Dr John Duddy said nurse staffing levels and training issues were also contributing to what the IMO considers a lack of progress on implementing last year’s agreement between unions and Government on the transfer of four tasks from NCHDs to nurses. A core principle of the agreement was that the tasks are undertaken by whoever is most appropriate “at that time and in that location”.

Dr Duddy said the “overwhelming” feedback from NCHDs was that the agreement was not being systemically implemented, despite such tasks being standard nursing practice internationally. “In a lot of places, I think it is still seen as ‘well, that is the doctor’s job so they should do it’,” he said.

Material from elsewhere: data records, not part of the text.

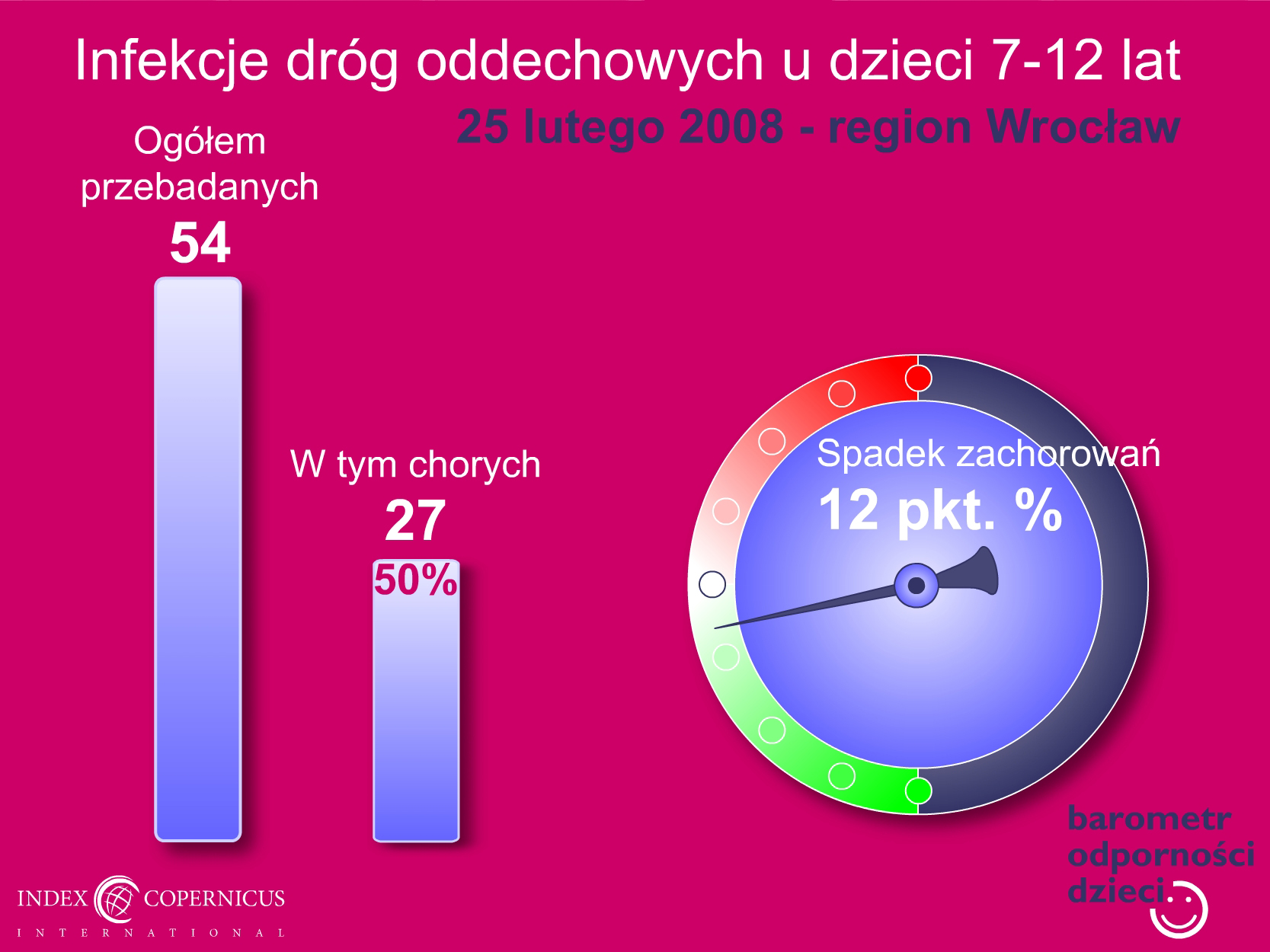 Infekcje dróg oddechowych u dzieci 7-12 lat

25 lutego 2008 - region Wrocław

Ogółem przebadanych

54

W tym chorych

27

50%

Spadek zachorowań

12 pkt. %

barometr odporności dzieci

INDEX COPERNICUS

INTERNATIONAL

“The way the agreement was worded was that it only required hospitals to show that they had a plan in place to train their nurses to do these tasks,” added Dr Duddy.

Mr Eric Young, IMO Assistant Director, Industrial Relations (IR), said a verification process involving unions, the HSE and Department of Health had examined hospital plans to implement the agreement and reviewed progress. A final report is also required. However, feedback from IMO members was “that it is not happening and certainly not at the level where we want it to be”.

NCHDs can report concerns to the IMO representative on the local implementation group at hospital level.

In October, the HSE said the verification process in the Acute Hospitals Division had been completed, and that restoration of a premium payment to nurses would take place from November under the terms of the task transfer agreement, which aimed to generate savings from changes to work practices.

INMO Director of IR Ms Phil Ní Sheaghdha told MI the agreement’s implementation has been verified independently as “having met the criteria that was set out nationally”.

The agreement concerned a “sharing” of tasks.  “At the IMO’s insistence, and rightly so, doctors have to remain involved in IV cannulation, etc, because otherwise they become de-skilled.”

Low staffing levels and delayed access to training were causing some issues, said Ms Ní Sheaghdha.